A Estação Antártica Comandante Ferraz (EACF) foi recém-inaugurada, em 15 de janeiro de 2020, e Diálogo aproveitou a data marcante para conversar com o Contra-Almirante Sérgio Gago Guida, secretário da Comissão Interministerial para os Recursos do Mar da MB.
Diálogo: O Brasil gastou milhões de dólares para reconstruir sua base na Antártica. O que o país pode esperar de retorno deste investimento?

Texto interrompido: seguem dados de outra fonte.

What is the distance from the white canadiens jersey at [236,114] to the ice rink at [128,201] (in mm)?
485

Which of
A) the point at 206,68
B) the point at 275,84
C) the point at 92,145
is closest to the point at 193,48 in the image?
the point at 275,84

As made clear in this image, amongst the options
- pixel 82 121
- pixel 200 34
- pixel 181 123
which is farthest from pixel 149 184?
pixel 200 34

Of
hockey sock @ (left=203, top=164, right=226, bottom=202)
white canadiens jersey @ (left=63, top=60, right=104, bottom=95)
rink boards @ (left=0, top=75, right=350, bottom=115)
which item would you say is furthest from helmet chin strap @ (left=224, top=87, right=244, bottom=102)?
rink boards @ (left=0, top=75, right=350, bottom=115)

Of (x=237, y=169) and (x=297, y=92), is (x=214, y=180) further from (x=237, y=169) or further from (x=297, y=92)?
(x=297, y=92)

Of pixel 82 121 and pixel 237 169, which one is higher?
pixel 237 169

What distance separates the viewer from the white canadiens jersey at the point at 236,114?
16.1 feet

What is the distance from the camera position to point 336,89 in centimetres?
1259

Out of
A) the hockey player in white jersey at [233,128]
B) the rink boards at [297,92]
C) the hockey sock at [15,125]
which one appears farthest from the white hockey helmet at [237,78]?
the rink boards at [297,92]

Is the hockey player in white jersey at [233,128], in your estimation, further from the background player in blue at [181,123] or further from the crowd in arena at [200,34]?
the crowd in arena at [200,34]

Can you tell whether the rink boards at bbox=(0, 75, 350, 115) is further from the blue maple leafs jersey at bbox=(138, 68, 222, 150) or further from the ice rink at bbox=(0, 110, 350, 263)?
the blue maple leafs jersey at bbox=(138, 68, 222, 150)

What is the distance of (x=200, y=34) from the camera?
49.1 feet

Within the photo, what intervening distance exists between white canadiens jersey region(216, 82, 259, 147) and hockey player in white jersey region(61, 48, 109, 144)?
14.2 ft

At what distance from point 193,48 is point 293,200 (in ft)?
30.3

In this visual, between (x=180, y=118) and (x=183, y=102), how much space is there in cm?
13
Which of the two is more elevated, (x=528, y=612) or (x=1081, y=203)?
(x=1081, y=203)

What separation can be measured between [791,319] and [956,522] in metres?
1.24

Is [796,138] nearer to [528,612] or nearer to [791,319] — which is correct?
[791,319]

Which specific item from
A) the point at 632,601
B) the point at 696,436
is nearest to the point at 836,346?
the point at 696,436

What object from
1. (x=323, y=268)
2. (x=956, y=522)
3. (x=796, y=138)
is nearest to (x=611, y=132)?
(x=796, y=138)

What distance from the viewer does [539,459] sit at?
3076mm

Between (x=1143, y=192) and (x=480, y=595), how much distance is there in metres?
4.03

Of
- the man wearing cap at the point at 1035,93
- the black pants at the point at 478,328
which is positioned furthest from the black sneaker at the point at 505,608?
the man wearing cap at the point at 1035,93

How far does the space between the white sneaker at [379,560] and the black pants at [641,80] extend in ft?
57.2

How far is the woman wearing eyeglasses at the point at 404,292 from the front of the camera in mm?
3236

Contra-Almirante Sérgio Gago Guida, secretário da Comissão Interministerial para os Recursos do Mar da MB: O Brasil é conhecido mundialmente por respeitar os tratados a que adere. O artigo IX do Tratado da Antártica estabelece que um país pode demonstrar seu interesse pela Antártica, pela promoção ali de substancial atividade de pesquisa científica, tal como o estabelecimento de uma estação científica ou o envio de expedição científica. O investimento se justifica por isso.
Aquele continente se reveste de especial importância para o país, em face de sua influência no clima do hemisfério sul (e, por que não dizer, de todo o mundo), e de seu potencial em termos de recursos vivos e não vivos. Influenciar no destino daquele continente, mantendo o status de membro consultivo do tratado, é fundamental para um país que é o sexto mais próximo daquela massa de terra. E para isso precisamos fazer pesquisa, manter uma estação e realizar expedições constantes.
Diálogo: Por que é importante para o Brasil – ou qualquer país – ter presença na Antártica?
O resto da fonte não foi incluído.